Data listing
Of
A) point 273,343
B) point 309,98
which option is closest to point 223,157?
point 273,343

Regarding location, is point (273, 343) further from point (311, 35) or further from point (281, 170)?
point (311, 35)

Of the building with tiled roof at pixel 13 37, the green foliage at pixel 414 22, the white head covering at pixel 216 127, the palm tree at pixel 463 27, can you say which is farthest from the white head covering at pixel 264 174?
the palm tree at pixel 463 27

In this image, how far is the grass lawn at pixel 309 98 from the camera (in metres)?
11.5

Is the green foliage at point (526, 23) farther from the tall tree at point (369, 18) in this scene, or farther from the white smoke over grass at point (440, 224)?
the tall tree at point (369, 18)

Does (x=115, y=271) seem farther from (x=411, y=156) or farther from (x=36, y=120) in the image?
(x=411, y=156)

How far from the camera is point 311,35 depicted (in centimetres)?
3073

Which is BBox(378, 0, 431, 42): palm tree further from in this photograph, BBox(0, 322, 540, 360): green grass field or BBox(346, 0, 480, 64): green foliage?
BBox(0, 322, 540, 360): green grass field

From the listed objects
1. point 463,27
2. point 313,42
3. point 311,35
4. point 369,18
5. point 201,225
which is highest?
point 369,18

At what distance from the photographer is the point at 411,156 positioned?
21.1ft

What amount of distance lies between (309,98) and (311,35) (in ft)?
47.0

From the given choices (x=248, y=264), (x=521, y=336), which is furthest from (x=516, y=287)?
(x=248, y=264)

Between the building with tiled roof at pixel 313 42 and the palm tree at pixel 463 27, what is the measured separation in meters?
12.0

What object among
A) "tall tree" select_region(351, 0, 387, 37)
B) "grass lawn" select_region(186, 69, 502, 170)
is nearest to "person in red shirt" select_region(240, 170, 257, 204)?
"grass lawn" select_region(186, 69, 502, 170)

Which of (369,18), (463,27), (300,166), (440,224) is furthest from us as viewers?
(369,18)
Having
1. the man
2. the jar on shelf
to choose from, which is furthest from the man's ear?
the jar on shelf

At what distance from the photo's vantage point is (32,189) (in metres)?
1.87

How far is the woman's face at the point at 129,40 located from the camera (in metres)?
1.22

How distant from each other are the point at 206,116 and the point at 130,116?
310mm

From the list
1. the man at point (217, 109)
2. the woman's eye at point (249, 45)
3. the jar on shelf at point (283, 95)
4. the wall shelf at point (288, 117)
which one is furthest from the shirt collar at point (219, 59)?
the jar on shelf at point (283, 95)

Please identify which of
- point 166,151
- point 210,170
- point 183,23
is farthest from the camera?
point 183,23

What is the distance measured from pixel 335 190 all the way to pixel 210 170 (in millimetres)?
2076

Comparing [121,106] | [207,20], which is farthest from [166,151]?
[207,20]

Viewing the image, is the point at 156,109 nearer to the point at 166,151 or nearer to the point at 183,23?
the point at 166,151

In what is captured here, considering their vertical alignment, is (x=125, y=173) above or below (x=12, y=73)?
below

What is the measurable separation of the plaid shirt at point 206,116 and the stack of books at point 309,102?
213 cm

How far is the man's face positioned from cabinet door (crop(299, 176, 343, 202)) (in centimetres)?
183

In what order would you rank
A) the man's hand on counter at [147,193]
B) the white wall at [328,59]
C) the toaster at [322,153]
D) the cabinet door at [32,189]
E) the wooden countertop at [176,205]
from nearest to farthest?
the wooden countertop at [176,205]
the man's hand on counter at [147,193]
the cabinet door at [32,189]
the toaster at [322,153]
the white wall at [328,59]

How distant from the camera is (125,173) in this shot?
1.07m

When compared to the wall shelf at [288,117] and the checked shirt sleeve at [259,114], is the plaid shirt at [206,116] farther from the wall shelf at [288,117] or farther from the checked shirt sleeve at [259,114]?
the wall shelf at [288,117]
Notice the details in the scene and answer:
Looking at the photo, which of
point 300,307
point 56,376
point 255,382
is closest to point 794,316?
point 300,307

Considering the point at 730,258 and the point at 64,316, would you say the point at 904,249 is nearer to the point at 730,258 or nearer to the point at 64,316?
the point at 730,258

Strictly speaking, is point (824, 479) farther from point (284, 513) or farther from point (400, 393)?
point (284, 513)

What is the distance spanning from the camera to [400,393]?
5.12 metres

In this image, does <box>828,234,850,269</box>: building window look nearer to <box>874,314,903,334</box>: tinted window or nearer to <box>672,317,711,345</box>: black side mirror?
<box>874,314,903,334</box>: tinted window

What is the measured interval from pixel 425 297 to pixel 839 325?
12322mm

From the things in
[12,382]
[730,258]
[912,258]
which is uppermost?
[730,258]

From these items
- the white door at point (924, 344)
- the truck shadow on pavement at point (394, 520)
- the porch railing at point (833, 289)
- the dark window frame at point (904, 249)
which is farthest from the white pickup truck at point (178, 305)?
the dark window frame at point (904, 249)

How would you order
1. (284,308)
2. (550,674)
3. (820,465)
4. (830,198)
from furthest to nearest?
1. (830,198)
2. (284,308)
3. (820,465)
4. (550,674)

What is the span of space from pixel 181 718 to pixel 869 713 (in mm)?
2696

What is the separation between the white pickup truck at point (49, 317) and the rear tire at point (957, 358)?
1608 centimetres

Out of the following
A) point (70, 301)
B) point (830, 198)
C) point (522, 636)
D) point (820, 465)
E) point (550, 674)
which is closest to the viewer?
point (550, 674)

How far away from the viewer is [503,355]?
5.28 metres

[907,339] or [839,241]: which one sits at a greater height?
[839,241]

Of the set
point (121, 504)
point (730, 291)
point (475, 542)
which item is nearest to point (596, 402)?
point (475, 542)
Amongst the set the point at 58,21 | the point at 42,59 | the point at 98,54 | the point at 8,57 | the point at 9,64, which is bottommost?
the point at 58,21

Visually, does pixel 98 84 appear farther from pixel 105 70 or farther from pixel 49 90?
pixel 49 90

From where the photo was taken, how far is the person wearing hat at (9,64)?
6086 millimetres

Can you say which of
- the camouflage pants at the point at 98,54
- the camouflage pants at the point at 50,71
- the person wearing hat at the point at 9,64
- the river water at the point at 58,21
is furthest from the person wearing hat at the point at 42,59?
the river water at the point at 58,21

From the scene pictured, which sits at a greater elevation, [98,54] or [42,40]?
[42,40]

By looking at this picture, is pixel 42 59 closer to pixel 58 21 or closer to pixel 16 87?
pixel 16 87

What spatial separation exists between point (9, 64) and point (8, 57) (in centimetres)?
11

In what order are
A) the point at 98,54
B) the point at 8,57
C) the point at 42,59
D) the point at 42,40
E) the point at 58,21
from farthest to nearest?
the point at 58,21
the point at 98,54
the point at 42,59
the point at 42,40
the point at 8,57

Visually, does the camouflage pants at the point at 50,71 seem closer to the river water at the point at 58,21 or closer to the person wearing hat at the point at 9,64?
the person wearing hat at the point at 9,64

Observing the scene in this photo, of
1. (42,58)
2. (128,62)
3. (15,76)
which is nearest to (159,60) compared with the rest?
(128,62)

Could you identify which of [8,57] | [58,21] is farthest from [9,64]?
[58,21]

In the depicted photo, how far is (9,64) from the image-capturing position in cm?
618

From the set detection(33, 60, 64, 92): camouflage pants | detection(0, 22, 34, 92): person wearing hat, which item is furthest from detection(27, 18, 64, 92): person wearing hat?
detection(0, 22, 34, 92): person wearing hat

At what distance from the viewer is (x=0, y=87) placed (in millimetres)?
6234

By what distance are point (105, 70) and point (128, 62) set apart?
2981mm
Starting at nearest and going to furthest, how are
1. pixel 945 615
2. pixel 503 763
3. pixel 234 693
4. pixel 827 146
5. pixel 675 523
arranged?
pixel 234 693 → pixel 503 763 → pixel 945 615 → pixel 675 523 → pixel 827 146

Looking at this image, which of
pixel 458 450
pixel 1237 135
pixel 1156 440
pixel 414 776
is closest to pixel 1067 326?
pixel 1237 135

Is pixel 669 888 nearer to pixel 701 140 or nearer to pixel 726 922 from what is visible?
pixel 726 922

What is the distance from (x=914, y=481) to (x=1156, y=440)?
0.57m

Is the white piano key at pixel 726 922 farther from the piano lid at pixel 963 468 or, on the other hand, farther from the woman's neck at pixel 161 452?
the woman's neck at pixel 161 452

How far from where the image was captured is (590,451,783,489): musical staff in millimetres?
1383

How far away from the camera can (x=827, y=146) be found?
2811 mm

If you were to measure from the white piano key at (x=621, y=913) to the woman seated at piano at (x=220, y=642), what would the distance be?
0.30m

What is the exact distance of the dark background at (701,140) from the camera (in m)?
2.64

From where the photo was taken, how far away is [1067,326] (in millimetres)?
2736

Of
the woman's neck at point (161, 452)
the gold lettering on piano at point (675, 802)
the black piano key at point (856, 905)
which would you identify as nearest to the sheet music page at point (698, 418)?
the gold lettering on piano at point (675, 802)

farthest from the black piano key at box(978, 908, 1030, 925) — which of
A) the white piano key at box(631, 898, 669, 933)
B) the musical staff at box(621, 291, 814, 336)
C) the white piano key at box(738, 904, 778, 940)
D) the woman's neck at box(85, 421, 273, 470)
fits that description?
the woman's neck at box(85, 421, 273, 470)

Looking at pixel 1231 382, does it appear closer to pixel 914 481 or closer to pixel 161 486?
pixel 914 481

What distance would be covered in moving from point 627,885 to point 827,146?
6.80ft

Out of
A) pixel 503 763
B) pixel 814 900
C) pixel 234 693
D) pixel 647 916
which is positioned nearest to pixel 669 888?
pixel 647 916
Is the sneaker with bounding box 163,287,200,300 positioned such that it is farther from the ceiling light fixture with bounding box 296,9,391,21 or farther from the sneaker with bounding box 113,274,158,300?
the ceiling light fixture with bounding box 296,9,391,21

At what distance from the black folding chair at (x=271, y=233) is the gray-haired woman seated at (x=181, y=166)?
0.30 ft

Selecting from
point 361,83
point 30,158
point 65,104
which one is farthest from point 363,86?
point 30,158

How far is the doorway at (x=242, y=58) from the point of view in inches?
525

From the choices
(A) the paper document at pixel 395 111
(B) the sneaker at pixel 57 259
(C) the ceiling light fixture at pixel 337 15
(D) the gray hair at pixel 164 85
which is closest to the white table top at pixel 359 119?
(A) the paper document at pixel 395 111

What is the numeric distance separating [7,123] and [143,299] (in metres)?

Goal >>
Take the lines above from the one holding "Looking at pixel" to the last and output them exactly.

Exercise answer >>
Looking at pixel 1231 382, does it appear closer to pixel 914 481 or closer to pixel 161 486?
pixel 914 481

What distance would be covered in moving from point 627,885 to point 827,146?
6.80ft

Out of
A) pixel 503 763
B) pixel 814 900
C) pixel 234 693
D) pixel 647 916
which is positioned nearest to pixel 669 888?
pixel 647 916
Is the sneaker with bounding box 163,287,200,300 positioned such that it is farther from the ceiling light fixture with bounding box 296,9,391,21 or farther from the sneaker with bounding box 113,274,158,300?
the ceiling light fixture with bounding box 296,9,391,21

At what distance from the black folding chair at (x=271, y=233) is the gray-haired woman seated at (x=181, y=166)?
0.30 ft

Selecting from
point 361,83
point 30,158
point 65,104
which one is farthest from point 363,86?
point 30,158

How far is the doorway at (x=242, y=58) from the point of view in inches?
525

From the choices
(A) the paper document at pixel 395 111
(B) the sneaker at pixel 57 259
(C) the ceiling light fixture at pixel 337 15
(D) the gray hair at pixel 164 85
which is closest to the white table top at pixel 359 119?
(A) the paper document at pixel 395 111

What is the numeric distance separating [7,123] and [143,299] (in metres)?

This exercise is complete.